On 3/20/14 12:41 AM, Richard Tollerton wrote:
>
> Old behavior, bash 4.2.45:
>
> $ bash -c 'set -u; echo ${#arr1[@]}'; \
> bash -c 'set -u; declare var1; echo ${#var1}'; \
> bash -c 'set -u; declare -a arr2; echo ${#arr2[@]}'
> bash: arr1: unbound variable
> bash: var1: unbound variable
> 0
>
> New behavior, bash 4.3:
>
> $ bash -c 'set -u; echo ${#arr1[@]}'; \
> bash -c 'set -u; declare var1; echo ${#var1}'; \
> bash -c 'set -u; declare -a arr2; echo ${#arr2[@]}'
> bash: arr1: unbound variable
> bash: var1: unbound variable
> bash: arr2: unbound variable
>
> I suppose that this change in behavior makes array variables more
> consistent with normal variables, but I couldn't find anything in
> CHANGES which obviously relates to this, so I'm not sure if this is a
> bug or not.
There is this, in the list of changes in bash-4.3-beta:
f. Fixed several cases where `invisible' variables (variables with attributes
but no values, which are technically unset) were treated incorrectly.

(REQUIRED TASK A) Write out the passage of the email about bash starting with "There is this, in" and going on through "were treated incorrectly.", word for word.

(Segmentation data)
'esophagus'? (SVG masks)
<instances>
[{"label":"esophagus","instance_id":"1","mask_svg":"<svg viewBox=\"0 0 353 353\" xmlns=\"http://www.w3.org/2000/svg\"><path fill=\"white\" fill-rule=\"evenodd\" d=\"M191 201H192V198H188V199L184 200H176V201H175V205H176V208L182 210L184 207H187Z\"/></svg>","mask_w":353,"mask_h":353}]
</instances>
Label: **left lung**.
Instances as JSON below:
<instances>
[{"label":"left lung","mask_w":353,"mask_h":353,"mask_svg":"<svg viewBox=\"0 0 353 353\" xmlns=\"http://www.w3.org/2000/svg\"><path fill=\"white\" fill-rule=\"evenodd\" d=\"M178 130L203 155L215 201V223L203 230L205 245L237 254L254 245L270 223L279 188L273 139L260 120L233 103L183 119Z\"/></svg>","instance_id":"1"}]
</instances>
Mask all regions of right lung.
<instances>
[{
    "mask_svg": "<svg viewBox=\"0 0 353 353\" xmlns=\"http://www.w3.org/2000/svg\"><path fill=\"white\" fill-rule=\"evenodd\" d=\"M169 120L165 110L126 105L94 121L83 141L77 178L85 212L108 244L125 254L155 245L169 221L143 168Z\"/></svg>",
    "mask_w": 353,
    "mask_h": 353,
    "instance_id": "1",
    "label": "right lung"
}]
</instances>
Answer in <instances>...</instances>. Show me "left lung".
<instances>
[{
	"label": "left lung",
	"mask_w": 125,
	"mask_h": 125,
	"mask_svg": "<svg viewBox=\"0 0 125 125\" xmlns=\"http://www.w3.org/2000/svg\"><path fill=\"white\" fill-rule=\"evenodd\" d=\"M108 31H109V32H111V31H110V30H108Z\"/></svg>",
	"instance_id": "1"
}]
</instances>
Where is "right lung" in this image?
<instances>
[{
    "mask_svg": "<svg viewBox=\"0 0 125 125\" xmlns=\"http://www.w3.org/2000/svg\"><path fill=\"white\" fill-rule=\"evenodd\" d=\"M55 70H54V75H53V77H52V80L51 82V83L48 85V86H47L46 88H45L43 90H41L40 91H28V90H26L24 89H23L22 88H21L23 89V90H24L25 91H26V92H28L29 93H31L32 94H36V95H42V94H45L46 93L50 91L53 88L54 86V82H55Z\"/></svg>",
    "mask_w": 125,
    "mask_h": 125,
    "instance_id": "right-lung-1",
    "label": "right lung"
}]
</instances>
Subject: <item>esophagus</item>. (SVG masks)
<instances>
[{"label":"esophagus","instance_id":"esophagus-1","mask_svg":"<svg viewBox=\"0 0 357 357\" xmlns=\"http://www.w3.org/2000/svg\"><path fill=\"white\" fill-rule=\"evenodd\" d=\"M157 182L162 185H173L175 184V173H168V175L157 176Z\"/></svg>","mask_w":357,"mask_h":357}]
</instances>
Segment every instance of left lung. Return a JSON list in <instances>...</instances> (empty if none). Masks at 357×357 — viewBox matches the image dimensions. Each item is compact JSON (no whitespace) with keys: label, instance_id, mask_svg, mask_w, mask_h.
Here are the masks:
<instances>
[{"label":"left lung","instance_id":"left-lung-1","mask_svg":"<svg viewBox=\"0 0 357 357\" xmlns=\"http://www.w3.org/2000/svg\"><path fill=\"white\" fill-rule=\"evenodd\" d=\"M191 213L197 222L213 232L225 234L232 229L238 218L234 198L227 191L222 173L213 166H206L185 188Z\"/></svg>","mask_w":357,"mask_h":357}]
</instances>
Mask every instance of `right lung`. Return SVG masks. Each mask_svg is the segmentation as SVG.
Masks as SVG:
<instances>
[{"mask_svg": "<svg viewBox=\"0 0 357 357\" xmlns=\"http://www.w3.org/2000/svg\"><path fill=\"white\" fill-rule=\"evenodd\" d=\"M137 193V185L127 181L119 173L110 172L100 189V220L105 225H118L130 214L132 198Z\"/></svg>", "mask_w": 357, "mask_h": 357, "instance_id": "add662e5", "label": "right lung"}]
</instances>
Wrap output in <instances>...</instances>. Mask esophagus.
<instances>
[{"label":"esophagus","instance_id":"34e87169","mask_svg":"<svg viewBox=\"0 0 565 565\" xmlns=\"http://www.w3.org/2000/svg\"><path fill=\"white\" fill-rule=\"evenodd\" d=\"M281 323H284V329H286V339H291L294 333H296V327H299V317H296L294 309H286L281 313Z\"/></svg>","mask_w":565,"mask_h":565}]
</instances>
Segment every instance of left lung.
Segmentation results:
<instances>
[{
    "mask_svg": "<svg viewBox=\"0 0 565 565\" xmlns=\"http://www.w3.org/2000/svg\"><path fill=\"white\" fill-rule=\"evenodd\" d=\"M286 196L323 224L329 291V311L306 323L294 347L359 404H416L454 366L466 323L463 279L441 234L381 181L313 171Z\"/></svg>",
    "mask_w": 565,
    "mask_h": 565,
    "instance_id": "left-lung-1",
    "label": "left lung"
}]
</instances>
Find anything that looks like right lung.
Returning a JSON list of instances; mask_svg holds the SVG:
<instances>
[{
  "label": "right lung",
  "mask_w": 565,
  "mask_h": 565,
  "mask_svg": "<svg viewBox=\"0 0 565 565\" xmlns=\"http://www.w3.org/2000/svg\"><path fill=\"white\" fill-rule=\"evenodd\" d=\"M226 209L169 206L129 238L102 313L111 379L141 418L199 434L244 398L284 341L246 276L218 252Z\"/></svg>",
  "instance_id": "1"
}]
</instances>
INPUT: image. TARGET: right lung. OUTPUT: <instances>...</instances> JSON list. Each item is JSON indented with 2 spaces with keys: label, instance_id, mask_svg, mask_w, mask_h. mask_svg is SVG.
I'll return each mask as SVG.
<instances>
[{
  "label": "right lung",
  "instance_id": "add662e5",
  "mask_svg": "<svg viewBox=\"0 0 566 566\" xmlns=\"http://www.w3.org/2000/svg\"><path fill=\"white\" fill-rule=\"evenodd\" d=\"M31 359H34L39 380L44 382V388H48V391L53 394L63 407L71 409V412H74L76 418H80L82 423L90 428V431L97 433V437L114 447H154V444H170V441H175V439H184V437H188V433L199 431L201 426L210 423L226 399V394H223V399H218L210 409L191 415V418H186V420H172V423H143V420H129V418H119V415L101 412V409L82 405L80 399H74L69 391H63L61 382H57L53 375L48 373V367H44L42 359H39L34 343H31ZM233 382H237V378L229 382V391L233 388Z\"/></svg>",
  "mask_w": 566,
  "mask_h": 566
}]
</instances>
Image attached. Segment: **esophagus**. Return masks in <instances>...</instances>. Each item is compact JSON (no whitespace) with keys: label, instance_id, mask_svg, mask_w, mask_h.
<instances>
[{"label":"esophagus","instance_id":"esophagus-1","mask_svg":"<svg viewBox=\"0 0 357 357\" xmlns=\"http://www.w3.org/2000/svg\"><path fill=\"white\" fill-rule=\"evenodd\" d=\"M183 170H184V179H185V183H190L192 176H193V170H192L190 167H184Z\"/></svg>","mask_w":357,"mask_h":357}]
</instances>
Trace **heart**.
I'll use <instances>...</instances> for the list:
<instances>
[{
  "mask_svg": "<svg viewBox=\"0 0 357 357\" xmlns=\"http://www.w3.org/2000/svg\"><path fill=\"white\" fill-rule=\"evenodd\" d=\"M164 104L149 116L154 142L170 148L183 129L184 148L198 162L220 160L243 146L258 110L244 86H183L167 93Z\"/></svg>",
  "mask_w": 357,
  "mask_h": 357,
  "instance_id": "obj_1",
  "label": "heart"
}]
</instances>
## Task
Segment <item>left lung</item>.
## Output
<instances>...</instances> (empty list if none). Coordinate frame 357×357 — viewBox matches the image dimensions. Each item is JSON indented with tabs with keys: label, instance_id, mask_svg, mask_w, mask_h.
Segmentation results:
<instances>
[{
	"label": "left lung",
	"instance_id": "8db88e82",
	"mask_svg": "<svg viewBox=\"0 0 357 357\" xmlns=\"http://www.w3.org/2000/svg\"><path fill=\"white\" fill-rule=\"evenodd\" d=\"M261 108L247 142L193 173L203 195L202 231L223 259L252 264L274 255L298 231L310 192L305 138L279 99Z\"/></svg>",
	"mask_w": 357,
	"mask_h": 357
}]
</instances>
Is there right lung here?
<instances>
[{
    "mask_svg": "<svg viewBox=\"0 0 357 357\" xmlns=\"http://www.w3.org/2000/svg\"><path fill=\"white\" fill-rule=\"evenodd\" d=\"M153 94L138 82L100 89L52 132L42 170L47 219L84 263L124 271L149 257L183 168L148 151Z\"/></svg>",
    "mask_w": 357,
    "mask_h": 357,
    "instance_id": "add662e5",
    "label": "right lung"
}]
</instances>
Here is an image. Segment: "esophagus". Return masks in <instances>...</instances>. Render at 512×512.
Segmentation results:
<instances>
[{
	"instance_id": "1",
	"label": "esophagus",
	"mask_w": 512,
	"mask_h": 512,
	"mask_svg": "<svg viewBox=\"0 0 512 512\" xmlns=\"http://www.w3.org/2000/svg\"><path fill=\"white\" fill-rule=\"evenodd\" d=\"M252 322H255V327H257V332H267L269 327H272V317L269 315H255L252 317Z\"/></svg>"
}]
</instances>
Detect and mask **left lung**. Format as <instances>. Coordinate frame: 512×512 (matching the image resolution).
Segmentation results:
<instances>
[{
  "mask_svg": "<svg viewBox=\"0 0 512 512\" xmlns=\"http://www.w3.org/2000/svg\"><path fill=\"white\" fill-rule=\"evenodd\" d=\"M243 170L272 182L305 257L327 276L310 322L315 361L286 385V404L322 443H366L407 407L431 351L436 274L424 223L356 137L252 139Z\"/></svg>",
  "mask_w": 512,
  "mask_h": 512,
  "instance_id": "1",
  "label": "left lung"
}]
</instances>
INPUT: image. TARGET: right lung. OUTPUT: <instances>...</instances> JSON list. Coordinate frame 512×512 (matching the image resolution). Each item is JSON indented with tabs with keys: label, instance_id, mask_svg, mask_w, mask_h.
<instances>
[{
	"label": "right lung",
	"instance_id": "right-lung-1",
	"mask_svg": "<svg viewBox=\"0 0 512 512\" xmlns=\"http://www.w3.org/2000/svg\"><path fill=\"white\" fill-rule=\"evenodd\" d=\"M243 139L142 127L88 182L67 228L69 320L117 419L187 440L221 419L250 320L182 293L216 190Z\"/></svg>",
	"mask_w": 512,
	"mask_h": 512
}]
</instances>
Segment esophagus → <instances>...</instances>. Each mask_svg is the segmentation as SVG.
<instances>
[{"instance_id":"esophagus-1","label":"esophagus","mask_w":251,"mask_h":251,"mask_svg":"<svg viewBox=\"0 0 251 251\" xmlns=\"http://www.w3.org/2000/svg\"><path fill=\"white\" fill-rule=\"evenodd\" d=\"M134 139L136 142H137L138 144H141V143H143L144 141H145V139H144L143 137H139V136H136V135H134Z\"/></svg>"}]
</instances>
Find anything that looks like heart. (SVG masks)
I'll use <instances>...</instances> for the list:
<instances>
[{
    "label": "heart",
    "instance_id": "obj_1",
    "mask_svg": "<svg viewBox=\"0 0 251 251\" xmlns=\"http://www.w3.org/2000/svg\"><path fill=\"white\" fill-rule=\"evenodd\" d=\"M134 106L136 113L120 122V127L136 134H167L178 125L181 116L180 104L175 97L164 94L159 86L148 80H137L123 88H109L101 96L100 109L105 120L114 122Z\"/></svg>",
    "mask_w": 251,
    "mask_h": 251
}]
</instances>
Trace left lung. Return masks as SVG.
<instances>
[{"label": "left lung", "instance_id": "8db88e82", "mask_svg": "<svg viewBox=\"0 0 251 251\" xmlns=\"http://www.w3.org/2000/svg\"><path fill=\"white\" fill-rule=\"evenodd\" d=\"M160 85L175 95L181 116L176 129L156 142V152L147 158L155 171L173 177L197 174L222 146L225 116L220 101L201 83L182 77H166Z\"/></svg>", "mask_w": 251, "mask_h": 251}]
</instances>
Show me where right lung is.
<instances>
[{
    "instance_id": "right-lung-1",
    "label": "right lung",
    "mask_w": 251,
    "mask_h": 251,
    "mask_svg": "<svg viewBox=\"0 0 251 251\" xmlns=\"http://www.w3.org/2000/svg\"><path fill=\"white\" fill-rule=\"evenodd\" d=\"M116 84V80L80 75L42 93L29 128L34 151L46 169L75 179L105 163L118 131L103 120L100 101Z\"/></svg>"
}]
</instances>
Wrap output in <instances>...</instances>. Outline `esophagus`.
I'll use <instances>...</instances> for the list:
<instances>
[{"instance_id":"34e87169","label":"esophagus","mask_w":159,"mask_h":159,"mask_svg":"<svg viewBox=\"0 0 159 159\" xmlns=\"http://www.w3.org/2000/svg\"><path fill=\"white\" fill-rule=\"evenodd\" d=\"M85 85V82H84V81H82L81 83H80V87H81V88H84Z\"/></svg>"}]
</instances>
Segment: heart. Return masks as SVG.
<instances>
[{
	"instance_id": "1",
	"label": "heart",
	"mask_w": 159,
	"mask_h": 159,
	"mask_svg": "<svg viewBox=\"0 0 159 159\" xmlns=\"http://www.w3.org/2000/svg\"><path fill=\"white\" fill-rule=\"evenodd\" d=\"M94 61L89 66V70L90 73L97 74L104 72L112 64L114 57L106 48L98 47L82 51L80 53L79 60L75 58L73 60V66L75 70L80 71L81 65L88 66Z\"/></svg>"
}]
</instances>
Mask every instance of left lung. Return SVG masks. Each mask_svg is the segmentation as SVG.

(REQUIRED TASK B) Pull out the lines of the listing starting with the line with "Segment: heart. Return masks as SVG." and going on through the last line of the listing, reproducing them unchanged.

(FULL ANSWER A)
There is this, in the list of changes in bash-4.3-beta:
f. Fixed several cases where `invisible' variables (variables with attributes
but no values, which are technically unset) were treated incorrectly.

(FULL ANSWER B)
Segment: heart. Return masks as SVG.
<instances>
[{
	"instance_id": "1",
	"label": "heart",
	"mask_w": 159,
	"mask_h": 159,
	"mask_svg": "<svg viewBox=\"0 0 159 159\" xmlns=\"http://www.w3.org/2000/svg\"><path fill=\"white\" fill-rule=\"evenodd\" d=\"M94 61L89 66V70L90 73L97 74L104 72L112 64L114 57L106 48L98 47L82 51L80 53L79 60L75 58L73 60V66L75 70L80 71L81 65L88 66Z\"/></svg>"
}]
</instances>
Mask every instance of left lung. Return SVG masks. Each mask_svg is the segmentation as SVG.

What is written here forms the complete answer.